SUPPLIED RECORDS:
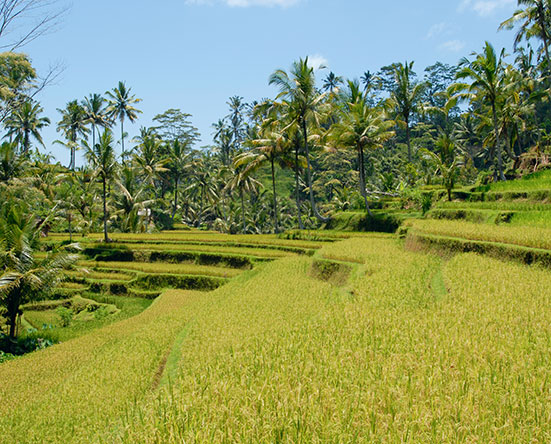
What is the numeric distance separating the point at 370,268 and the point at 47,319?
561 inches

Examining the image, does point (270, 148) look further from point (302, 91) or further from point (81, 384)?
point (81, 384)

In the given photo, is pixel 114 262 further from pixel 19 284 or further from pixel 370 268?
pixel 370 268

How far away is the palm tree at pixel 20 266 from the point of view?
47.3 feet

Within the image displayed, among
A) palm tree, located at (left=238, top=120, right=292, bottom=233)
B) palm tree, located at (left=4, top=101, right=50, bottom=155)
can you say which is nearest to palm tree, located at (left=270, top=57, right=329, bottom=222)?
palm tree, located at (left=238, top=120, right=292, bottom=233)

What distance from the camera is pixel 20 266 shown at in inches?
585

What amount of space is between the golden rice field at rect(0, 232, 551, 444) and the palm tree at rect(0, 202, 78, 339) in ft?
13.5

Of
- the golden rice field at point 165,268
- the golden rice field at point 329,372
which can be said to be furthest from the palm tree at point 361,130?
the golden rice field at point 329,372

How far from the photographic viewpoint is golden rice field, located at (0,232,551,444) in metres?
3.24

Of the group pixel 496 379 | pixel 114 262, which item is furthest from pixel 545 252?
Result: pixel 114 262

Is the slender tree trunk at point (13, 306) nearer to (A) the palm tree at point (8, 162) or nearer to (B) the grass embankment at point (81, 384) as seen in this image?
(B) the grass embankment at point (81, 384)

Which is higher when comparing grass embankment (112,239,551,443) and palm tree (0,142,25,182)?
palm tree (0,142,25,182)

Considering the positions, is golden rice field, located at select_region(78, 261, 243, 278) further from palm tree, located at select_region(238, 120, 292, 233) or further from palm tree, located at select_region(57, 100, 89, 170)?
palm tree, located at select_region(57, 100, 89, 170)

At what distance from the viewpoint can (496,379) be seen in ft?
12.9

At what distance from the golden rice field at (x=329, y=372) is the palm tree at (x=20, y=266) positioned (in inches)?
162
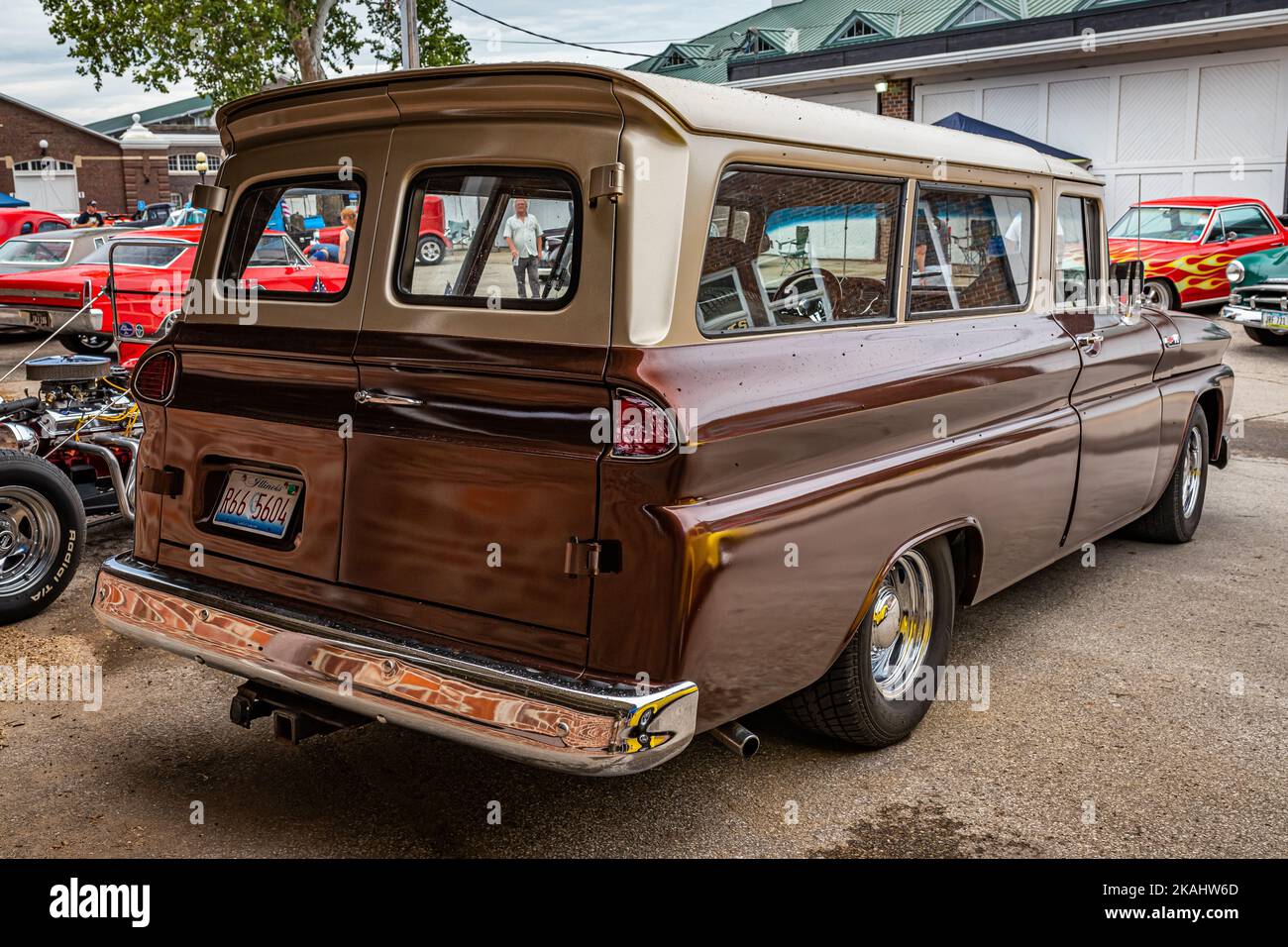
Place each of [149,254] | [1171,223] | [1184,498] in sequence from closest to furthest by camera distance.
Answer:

EXERCISE INSTRUCTIONS:
Reproduce everything above, from the line containing "Considering the positions, is" down to the last line, inclusive, with identical wording. Leave the pictures out.

SOLVED PROBLEM:
Considering the positions, is golden rice field, located at select_region(78, 261, 243, 278) further from palm tree, located at select_region(238, 120, 292, 233) or further from palm tree, located at select_region(57, 100, 89, 170)?
palm tree, located at select_region(57, 100, 89, 170)

At what distance from the viewpoint can (496,379) be seen in ft?
12.9

At what distance from the golden rice field at (x=329, y=372) is the palm tree at (x=20, y=266) positioned (in inches)?
162
Place each of [149,254] | [1171,223] | [1184,498] in sequence from closest to furthest by camera distance.
Answer:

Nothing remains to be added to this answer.